The recent ruling in the High Court case of Kehoe v RTE saw the jury in that case calculating the apportionment of liability between two parties, a rare occurrence in defamation actions in this jurisdiction.

In Kehoe, a former Sinn Fein county councillor, Nicky Kehoe, sued RTE in relation to comments made about him during a live radio debate on the 'Saturday with Claire Byrne' show. During the course of the debate, former Labour Party TD, Joe Costello, alleged that a "member of the IRA army council" controlled Sinn Fein county councillors on Dublin City Council, directing them on how to vote on Council matters. Sinn Fein TD, Eoin O Broin, who was also taking part in the debate, subsequently named Mr. Kehoe as the person to whom Costello was referring.

Mr. Kehoe, a former IRA member, who had previously been jailed for paramilitary activities as part of the IRA, argued that the broadcast was defamatory. He said that Mr. Costello’s allegations were false and that he had not attended meetings of Dublin City Council with a view to controlling Sinn Fein councillors’ votes. He also strenuously denied that he was a member of the IRA army council. Mr Kehoe argued that he had spent 26 years rebuilding his reputation since his release from prison and that the comments uttered during the course of the radio debate had reversed this in “one swipe”.

In its defence, RTE denied Mr. Kehoe had been defamed and also denied that it was liable for the matters complained of, in circumstances where it was a live show and Mr.
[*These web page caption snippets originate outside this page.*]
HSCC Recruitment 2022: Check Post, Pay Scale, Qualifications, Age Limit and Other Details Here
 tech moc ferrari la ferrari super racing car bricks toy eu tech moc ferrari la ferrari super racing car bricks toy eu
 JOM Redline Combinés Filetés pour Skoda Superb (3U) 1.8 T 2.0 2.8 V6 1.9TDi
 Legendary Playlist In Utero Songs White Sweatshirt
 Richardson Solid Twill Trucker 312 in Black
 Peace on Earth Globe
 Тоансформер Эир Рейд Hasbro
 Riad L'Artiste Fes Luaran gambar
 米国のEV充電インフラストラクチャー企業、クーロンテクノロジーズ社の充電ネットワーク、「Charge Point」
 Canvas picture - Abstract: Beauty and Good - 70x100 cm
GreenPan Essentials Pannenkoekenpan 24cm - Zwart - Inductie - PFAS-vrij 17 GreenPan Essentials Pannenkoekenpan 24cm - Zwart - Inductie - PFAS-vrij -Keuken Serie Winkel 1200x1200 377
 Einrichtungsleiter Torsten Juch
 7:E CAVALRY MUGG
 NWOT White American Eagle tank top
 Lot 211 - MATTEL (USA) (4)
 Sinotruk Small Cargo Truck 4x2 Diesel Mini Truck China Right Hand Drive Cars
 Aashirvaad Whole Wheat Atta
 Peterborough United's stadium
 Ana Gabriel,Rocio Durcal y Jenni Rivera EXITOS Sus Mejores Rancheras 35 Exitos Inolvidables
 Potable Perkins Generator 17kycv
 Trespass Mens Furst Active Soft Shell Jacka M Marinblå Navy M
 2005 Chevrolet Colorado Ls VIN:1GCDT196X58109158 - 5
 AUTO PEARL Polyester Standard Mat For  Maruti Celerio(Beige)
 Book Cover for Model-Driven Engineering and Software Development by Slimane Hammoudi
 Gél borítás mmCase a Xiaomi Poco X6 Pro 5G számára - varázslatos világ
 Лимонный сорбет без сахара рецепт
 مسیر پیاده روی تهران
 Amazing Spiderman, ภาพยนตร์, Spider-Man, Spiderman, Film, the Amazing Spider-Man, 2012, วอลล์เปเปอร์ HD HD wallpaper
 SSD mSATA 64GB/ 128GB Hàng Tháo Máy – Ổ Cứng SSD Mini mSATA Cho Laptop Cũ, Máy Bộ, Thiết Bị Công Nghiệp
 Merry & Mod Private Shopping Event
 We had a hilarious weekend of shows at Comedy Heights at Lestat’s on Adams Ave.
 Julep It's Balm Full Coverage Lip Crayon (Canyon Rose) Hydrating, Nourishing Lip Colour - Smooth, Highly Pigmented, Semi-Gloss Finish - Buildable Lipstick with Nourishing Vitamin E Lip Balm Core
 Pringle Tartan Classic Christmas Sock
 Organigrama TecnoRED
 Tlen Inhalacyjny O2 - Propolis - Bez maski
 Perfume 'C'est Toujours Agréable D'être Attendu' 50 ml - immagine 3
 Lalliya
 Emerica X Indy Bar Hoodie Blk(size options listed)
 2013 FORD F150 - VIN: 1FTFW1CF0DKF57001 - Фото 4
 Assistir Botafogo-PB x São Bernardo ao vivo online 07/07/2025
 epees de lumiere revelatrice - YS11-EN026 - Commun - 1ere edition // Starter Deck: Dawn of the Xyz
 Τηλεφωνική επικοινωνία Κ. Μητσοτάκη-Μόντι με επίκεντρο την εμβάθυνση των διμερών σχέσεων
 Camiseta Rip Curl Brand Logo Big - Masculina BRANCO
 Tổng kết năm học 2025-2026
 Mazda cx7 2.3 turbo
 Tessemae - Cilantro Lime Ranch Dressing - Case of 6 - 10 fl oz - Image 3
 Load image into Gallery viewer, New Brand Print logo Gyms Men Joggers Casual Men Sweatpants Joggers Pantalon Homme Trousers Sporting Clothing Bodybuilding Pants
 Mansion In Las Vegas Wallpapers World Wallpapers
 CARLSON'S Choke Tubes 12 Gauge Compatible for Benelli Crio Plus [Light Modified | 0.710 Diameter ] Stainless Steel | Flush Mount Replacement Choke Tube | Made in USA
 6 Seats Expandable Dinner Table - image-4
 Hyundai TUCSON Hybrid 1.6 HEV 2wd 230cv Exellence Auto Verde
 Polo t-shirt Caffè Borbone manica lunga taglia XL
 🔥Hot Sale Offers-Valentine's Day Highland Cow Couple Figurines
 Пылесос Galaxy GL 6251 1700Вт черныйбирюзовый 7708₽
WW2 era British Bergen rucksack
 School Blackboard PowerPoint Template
Costello made the remarks complained of. Mr. Kehoe had elected to issue proceedings only against RTE, as broadcaster, and not Mr. Costello.

The jury found that the broadcast did suggest that Mr. Kehoe was not a fit person to be involved in the democratic process. It found that RTE was 35% responsible and Mr. Costello was 65% responsible for the defamation and assessed damages at €10,000, with no aggravated damages. However, because Mr. Kehoe had not sued Mr. Costello, pursuant to the Civil Liability Act 1961, he could only recover €3,500 from RTE, being 35% of the overall award. The judge adjourned the matter to 16 April to deal with the issue of legal costs.

The judge explained to the jury that, under the Civil Liability Act, where there had been more than one person responsible for the alleged wrongdoing, it was Mr. Kehoe’s responsibility to pursue all parties. Where Mr. Kehoe had chosen only to pursue RTE and not Mr. Costello, Mr. Kehoe was liable for this. Conversely, had Mr. Kehoe sued both parties, he could have pursued RTE for the entire sum, pursuant to the 1% rule under Irish law.

The ruling in Kehoe v RTE illustrates the importance of potential plaintiffs conducting due diligence in advance of instituting proceedings and ensuring that all liable parties are joined as defendants to the proceedings. Failure to do so could ultimately result in a much reduced award for the plaintiff, as Mr. Kehoe discovered in Kehoe v RTE.